Translate

jueves, 26 de enero de 2017

Tatuaje y cicatriz.

Tus manos se levantaron amorosas esa mañana. Revolverme el pelo como un cachorro y abrazarme con fuerza fue casi lo primero que hicieron. Minutos más tarde estarían invitándome a desayunar en una cocina blanca e impoluta, siendo el silencio menos silencio por el sonido de la cafetera y el tic-tac del reloj.
Pensaba que pronto se abriría paso una tarde soleada, de esas donde no tienes que preocuparte por absolutamente nada y te entretienes con pasatiempos para que los minutos se sucedan más rápido.
Hay que ver lo que me gustan los desayunos con un vaso de zumo de naranja recién exprimida y un par de tostadas con mantequilla y mermelada. Más que gustarme, me vuelven loca, y aún más cuando haces equipo con otra persona para disponerlo todo.

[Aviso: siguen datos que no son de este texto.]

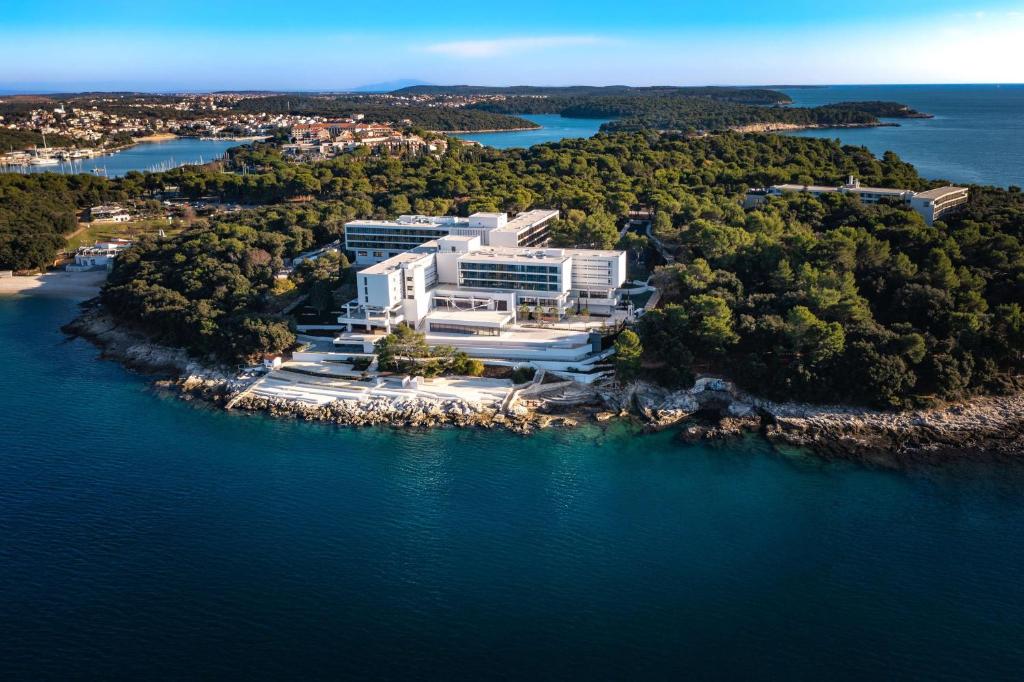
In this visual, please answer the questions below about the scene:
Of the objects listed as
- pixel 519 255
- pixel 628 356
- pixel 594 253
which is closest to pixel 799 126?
pixel 594 253

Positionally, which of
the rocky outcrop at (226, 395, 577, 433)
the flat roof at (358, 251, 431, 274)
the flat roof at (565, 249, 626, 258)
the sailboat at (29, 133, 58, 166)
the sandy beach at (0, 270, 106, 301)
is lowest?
the rocky outcrop at (226, 395, 577, 433)

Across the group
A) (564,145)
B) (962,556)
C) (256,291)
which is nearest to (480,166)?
(564,145)

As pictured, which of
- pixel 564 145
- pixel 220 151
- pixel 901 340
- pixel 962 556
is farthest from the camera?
pixel 220 151

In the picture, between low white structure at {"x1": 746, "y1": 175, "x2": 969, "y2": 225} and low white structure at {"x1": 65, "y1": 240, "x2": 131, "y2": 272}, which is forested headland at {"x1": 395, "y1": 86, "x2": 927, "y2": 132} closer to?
low white structure at {"x1": 746, "y1": 175, "x2": 969, "y2": 225}

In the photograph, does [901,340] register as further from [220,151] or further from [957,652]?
[220,151]

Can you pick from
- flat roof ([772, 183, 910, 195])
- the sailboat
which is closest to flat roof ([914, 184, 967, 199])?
flat roof ([772, 183, 910, 195])

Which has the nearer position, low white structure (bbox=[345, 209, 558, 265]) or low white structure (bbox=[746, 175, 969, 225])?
low white structure (bbox=[345, 209, 558, 265])
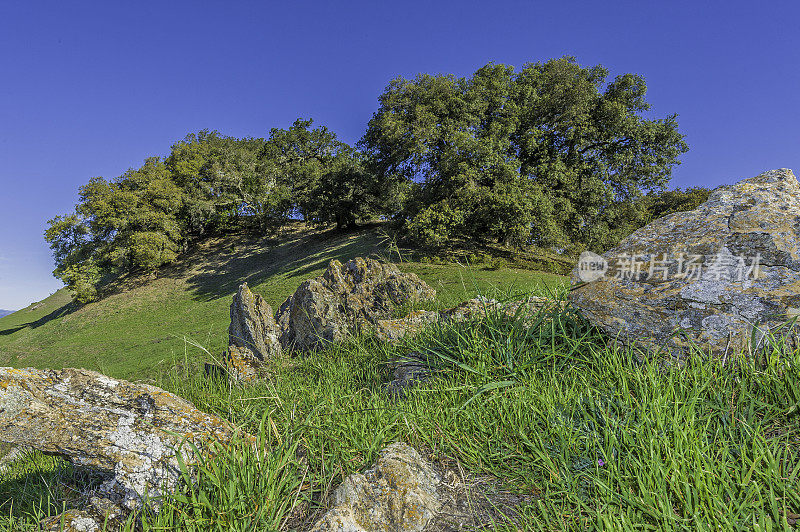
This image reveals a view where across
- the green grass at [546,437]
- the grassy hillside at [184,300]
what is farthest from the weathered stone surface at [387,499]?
the grassy hillside at [184,300]

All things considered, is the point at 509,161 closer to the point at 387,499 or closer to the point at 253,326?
the point at 253,326

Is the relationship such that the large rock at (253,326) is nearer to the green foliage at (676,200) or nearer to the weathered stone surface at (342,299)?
the weathered stone surface at (342,299)

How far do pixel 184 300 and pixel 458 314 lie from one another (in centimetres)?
3128

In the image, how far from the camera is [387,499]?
6.87ft

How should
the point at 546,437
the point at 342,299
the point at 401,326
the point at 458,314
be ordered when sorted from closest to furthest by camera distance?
the point at 546,437, the point at 458,314, the point at 401,326, the point at 342,299

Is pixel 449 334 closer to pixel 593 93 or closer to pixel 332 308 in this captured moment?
pixel 332 308

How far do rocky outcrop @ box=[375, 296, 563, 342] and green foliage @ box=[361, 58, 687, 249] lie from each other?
51.5ft

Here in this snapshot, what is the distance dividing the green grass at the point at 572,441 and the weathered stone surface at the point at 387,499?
0.65ft

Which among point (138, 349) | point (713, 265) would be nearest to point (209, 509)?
point (713, 265)

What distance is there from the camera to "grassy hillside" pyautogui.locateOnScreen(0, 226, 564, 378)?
60.3 ft

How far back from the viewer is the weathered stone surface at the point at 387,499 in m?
1.98

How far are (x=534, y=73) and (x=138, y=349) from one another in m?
30.3

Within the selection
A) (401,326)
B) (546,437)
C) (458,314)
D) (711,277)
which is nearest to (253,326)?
(401,326)

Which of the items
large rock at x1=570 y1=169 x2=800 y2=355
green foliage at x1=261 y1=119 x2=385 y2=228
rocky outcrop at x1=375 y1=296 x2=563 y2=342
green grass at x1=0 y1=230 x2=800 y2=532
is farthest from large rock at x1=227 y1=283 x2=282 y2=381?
green foliage at x1=261 y1=119 x2=385 y2=228
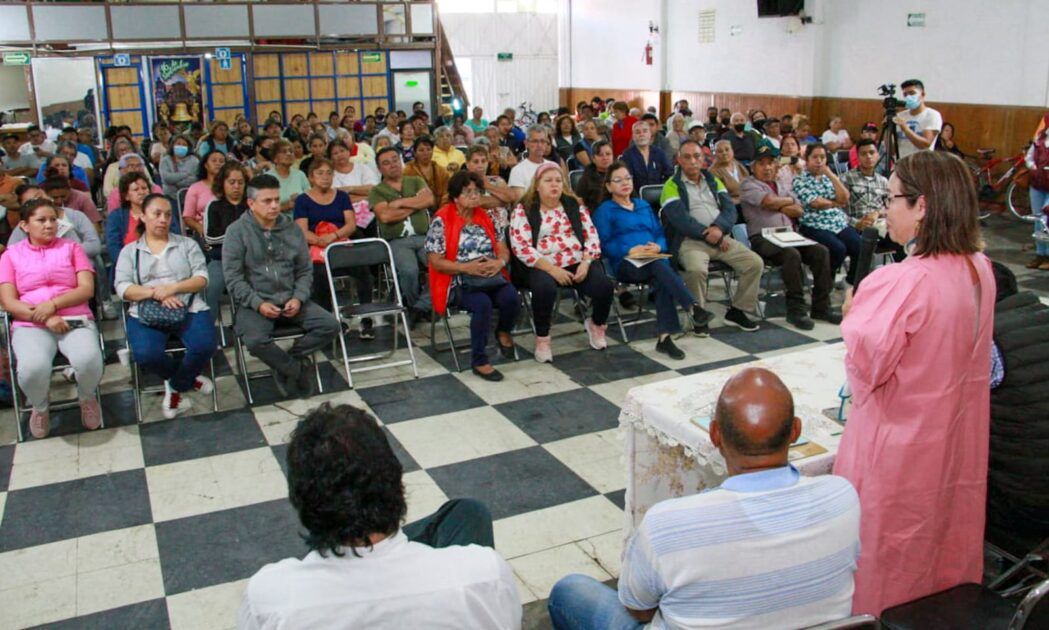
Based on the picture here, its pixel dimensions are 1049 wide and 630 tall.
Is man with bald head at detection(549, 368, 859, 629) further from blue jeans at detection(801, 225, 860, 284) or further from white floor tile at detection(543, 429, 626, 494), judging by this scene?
blue jeans at detection(801, 225, 860, 284)

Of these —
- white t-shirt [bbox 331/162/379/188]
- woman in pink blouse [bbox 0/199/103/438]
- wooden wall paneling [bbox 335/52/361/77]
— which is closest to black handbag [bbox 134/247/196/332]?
woman in pink blouse [bbox 0/199/103/438]

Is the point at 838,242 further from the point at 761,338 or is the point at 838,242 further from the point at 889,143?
the point at 889,143

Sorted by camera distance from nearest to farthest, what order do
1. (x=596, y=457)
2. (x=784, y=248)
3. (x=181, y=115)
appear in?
(x=596, y=457), (x=784, y=248), (x=181, y=115)

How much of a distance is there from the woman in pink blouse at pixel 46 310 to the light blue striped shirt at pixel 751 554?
11.6 feet

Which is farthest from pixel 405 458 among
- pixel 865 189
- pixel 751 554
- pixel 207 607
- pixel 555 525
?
pixel 865 189

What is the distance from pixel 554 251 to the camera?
5438 millimetres

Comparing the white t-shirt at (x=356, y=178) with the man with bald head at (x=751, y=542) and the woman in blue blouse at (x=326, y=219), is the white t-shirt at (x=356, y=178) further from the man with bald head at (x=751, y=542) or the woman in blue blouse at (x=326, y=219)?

Entre que una va y la otra viene parece que la energía salta por las paredes incontenida y acaba por solaparse a los cuerpos.
Leche, café, azúcar, sonrisas cómplices y ojos relucientes de alegría, tus largos dedos removiendo con la cucharilla en la taza y mis dedos copiosos de pianista haciendo lo mismo. Mordiscos para aquí y mordiscos para allá, y chasquidos de besos que estallan al aire y vuelan de un extremo a otro intermitentes.
Qué suerte la mía despertarme así contigo, sintiéndome querida y protegida en ese espacio que llamo hogar. Qué suerte recordarte con tanto amor aún cuando terminaste por destrozarme el corazón.
Cuando recogimos los cacharros, cada uno hizo lo propio y se retiró hacia sí mismo dejando margen al otro, aunque el mío fuese como de costumbre para guardar las botas militares tiradas por cualquier esquina y hacer la cama tras dejar ventilando la habitación, eliminando cualquier prueba que delatase el sueño a tu lado. Poco más podría hacer que ir recogiendo por partes el desorden generado el día anterior, pues entendía de sobra que eran puntuales los momentos para estar contigo y no se correspondía con entonces.
Con los segundos contados, te vestiste como un autómata tratando de recordar todo lo que tenías que llevarte, mientras yo esperaba a la triste despedida que me separaba de tus brazos. Quizá entonces, de haber sabido que ibas a mentirme, hubiese preferido huir bien lejos de la verdad atónita con la que iba a cubrirse mi piel.
Avanzaste pasillo adelante mientras seguía con suavidad tu estela de pasos, contando las horas que habrían de pasar para volvernos a ver. Frente al espejo que colgaba en la entrada, me besaste la frente como si me asegurases así tu cariño sincero sin medida, y yo, tan acostumbrada a dejarme llevar por las emociones, te guardé en un abrazo que no conseguía protegerte del todo.
Con mis ojos reflejo de los tuyos, te descubrí todo lo que pude y más el amor que enlazaba mi alma a tu existencia y sonreí guardando los dientes, estirando las comisuras hasta que mis mejillas parecían dos pequeñas manzanas sonrosadas.
Me respondiste dibujando esa sonrisa que me hacía pensar que, si existiese un cielo donde resucitar, tendría lugar entre esa tierna calidez. Pronunciando un adiós desenfadado, saliste por la puerta para descubrirme con horror que era el último esta vez, que ya no ibas a volver.